**PASSAGE:**
____________________
# mdf trim help



## yacob (Dec 16, 2007)

hi guys i have started a job that can result on a lot of work for me,but i'm having a lot of problems with a mdf trim,as you can see on the pictures the carpenter has shot a lot of nails on the molding and the result is that the thin top layer of the mdf is "peeling off" i have used sw shrink free spackling paste twice already and i did light sanding too after the two coats but it still showing the missing layer, so my question is what product i should use or what else i can do to fix the moldings in this called high end property? thanks a lot in advance
'


----------



## vermontpainter (Dec 24, 2007)

Tell the carpenter to put the gun down, put his hands in the air, and step away from the window.


----------



## Schmidt & Co. (Nov 6, 2008)

First off, the "carpenter" is a wood butcher! 

As far as fixing it, I would use Crawfords or M&H to fill. Given the size of those holes it will take a couple of passes.....

Hope you can bill for the extra labor due to bad "carpentry".


----------



## Schmidt & Co. (Nov 6, 2008)

vermontpainter said:


> Tell the carpenter to put the gun down, put his hands in the air, and step away from the window.


I also think he was getting paid by the nail......


----------



## Rob (Aug 9, 2009)

I hate coming across that! Try Glazing Bondo from the auto store.


----------



## vermontpainter (Dec 24, 2007)

Proper replacement may be the most cost effective option!


----------



## NEPS.US (Feb 6, 2008)

Sand the mushrooms, fill with elmers, sand again, prime and fill again, sand and prime.


----------



## yacob (Dec 16, 2007)

here in nnj believe is hard to find crawford's i spoke to them the other day and they gave me three stores that carry their products but the never heard about crawford's(also what could be your choice:crawford's spackling paste or wood putty?)and keep in mind that if i use mh ready path is a oil based product and it might "bleed trought" the mdf wich is a bad stuff ..any other ideas please?


----------



## Paint and Hammer (Feb 26, 2008)

Brutal is right! 

You've said you've hit it twice and you still aren't smooth? Really? 

VP - is not far off by saying "replace". A few 18P bradnails would have been sufficient, but what's done is done. 

I don't want to be rude here, but you should be there in two passes of filler. No silver bullet here....should be:

First filler pass - get it in, don't be pretty, be quick.

Second - knock down the edges with your knife, fill again.

Third - knock down edges with knife and sand smooth....done.

Once you paint, it will disappear. No need for anything drastic, just move along and it will get it done. 

Bill the customer properly. :thumbsup:


----------



## VanDamme (Feb 13, 2010)

Cool! Earthquake proof trim 

I wonder why he didn't just go ahead and finish the butcher job by using 16 penny nails in a framing nailer.


----------



## yacob (Dec 16, 2007)

so do you guys really think that elmer's wood filler wil take care of everything, even the chips on the moulding ?...the problem is only on the moulding around the windows, the base and the crown moulding are not a 100% acceptable but the client is willing to pay for the extra mile..any other idea?.thanks guys


----------



## ROOMINADAY (Mar 20, 2009)
____________________
(Excerpts of spatial question data)
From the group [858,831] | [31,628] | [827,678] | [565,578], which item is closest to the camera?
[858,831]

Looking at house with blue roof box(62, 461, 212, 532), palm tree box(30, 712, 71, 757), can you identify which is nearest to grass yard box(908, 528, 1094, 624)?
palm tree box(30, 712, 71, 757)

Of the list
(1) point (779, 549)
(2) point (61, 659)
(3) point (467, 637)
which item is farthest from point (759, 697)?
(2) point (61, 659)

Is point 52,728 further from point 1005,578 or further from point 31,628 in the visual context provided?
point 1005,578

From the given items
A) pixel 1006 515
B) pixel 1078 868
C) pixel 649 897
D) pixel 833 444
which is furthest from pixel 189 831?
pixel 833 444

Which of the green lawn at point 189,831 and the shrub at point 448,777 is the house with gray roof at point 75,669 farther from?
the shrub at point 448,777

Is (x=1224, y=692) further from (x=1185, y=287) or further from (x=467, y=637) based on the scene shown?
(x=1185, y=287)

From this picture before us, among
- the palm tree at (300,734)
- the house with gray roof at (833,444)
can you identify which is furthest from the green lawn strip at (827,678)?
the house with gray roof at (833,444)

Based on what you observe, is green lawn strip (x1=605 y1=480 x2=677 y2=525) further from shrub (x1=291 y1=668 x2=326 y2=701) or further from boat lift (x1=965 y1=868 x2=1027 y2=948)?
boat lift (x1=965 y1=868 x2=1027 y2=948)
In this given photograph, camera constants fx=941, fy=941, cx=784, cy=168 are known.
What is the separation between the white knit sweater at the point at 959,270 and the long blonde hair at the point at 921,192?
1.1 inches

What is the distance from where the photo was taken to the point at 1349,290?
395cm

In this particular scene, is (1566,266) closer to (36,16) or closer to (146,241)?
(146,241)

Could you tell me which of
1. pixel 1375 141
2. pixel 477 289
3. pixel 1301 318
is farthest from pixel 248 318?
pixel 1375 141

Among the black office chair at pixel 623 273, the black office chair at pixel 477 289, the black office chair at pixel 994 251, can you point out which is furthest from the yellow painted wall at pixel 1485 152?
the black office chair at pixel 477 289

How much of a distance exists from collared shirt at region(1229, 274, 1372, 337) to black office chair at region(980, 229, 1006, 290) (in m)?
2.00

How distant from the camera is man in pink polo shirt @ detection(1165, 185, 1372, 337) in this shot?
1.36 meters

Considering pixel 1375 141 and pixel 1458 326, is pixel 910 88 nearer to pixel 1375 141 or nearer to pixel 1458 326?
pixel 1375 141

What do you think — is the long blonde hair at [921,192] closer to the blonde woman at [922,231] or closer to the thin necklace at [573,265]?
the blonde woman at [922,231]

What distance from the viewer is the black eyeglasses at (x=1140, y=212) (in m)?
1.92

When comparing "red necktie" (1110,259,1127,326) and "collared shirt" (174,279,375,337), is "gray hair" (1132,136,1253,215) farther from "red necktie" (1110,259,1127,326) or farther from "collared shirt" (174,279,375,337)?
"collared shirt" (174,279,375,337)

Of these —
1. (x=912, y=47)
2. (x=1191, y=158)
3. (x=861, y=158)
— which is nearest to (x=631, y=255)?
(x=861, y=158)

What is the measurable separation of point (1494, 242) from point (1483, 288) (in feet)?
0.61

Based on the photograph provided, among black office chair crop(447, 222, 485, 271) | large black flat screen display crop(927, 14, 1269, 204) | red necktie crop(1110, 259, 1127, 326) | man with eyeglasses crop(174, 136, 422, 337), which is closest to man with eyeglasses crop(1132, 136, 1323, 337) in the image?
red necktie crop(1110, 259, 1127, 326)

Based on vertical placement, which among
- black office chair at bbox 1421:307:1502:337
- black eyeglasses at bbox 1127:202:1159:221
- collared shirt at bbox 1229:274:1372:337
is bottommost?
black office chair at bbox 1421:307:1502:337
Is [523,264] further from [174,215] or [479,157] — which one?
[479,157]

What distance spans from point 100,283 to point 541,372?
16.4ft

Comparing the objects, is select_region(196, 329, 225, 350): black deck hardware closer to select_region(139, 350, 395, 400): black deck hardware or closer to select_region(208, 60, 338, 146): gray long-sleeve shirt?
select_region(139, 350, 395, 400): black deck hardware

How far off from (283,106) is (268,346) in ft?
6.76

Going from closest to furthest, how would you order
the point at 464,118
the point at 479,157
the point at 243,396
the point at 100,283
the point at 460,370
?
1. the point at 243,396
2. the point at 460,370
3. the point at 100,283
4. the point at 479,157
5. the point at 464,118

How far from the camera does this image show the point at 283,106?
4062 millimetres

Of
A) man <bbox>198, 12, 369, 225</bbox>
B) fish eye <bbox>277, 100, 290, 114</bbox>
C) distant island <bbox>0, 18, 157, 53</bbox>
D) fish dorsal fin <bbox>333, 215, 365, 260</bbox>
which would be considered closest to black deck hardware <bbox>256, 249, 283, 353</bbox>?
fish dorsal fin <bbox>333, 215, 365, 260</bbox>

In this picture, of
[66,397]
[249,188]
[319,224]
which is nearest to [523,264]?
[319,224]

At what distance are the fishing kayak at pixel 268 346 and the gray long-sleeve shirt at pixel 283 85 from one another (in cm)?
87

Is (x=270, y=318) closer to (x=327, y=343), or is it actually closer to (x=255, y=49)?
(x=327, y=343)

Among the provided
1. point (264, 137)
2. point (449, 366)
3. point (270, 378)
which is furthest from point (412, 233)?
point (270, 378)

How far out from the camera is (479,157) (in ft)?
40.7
____________________
**TASK INSTRUCTIONS:** Continue the MDF trim thread from the point where it stops. The records stand apart from the MDF trim thread and are not connected to it.

**EXERCISE ANSWER:**
Paint and Hammer said:


> Brutal is right!
> 
> You've said you've hit it twice and you still aren't smooth? Really?
> 
> ...



I feel for you on this one! This will work as stated...I find water based fillers will swell the MDF around those gaping WOUNDS, so as others has stated prime 1st, and keep building up layers of filler, sand till flush, prime again, and collect your cheque (that's Check for my US friends)!


----------



## NEPS.US (Feb 6, 2008)

yacob said:


> so do you guys really think that elmer's wood filler wil take care of everything, even the chips on the moulding ?...the problem is only on the moulding around the windows, the base and the crown moulding are not a 100% acceptable but the client is willing to pay for the extra mile..any other idea?.thanks guys


That and a s-load of 150 grit.


----------



## Paint and Hammer (Feb 26, 2008)

ROOMINADAY said:


> I feel for you on this one! This will work as stated...I find water based fillers will swell the MDF around those gaping WOUNDS, so as others has stated prime 1st, and keep building up layers of filler, sand till flush, prime again, and collect your cheque (that's Check for my US friends)!


BINGO, your right,..neglected that Jeff...thanks. Careful with moisture...mdf is simply pressed wood fibres, get them wet and they swell. 

Tiz the joys of the job. What's important is showing the 
HO how "bad" the carpenter is and how "good" you are. :thumbsup:

Unless of course, 'you' are the carpenter.....then go sit in the corner.


----------



## yacob (Dec 16, 2007)

if i were the carpenter ,do you think that i will post my mistakes.. i'm really here looking for help since this job is going to lead for more in the future(i believe)..thanks guys


----------



## BC_Painter (Feb 14, 2010)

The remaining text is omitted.